Cette présence massive d’engins de dragage suscite une vive inquiétude parmi les habitants et les services techniques de l’environnement. Les conséquences potentielles sont jugées sérieuses : dégradation de la qualité de l’eau, perturbation des écosystèmes aquatiques et menaces directes sur les activités des communautés riveraines, fortement dépendantes du fleuve pour la pêche, l’agriculture et l’approvisionnement en eau.
Sur le terrain, plusieurs observateurs estiment que la situation s’est accélérée ces derniers mois. En cause notamment, une faiblesse du dispositif de contrôle environnemental. Le directeur préfectoral de l’Environnement de Mandiana évoque un manque de moyens et l’absence de missions régulières d’inspection, qui auraient réduit la capacité d’intervention des services compétents.
« La situation s’est aggravée parce que les services n’ont pas pu effectuer les descentes nécessaires sur le terrain. Sans moyens opérationnels, il devient difficile d’assurer le suivi et la protection des ressources naturelles », a-t-il expliqué, pointant les difficultés logistiques auxquelles font face les agents.

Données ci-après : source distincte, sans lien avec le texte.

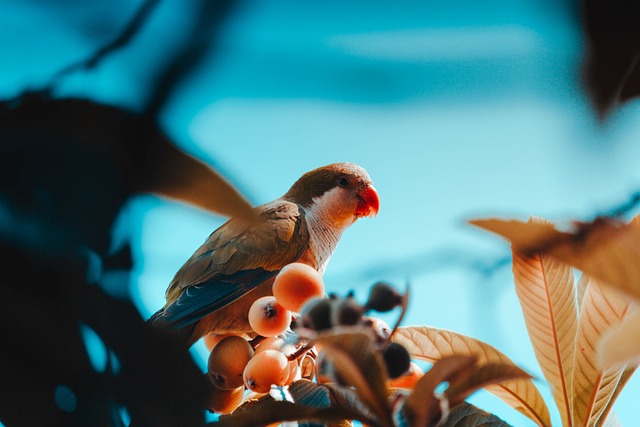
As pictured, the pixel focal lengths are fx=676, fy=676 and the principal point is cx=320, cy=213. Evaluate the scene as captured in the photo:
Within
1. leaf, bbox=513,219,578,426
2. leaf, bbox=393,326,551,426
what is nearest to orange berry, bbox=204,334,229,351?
leaf, bbox=393,326,551,426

Face à cette exploitation jugée anarchique, les autorités judiciaires affichent leur volonté de durcir la réponse. Le procureur de la République près le Tribunal de première instance de Mandiana, Abdoulaye Soumah, a annoncé que des poursuites seront engagées contre les auteurs et complices impliqués dans l’exploitation illégale du fleuve.
Rappelant le cadre légal qui encadre strictement l’exploitation minière et la protection de l’environnement, le magistrat a prévenu : « Nul ne doit se placer au-dessus de la loi. Les auteurs d’infractions environnementales, ainsi que leurs complices, répondront de leurs actes. »
Dans les villages riverains du Sankarani, l’inquiétude grandit. Les habitants redoutent une dégradation irréversible d’un écosystème déjà fragilisé, alors que le fleuve constitue une ressource vitale pour la vie quotidienne.
Au-delà du cas de Mandiana, cette situation illustre un défi plus large pour la Guinée : trouver un équilibre durable entre l’exploitation de ses richesses minières et la préservation de son environnement.
Sur place, les populations appellent désormais à des mesures concrètes : renforcement des contrôles, application stricte de la réglementation et surveillance accrue des zones sensibles, afin d’éviter que le Sankarani ne subisse des dommages irréversibles liés à l’orpaillage clandestin.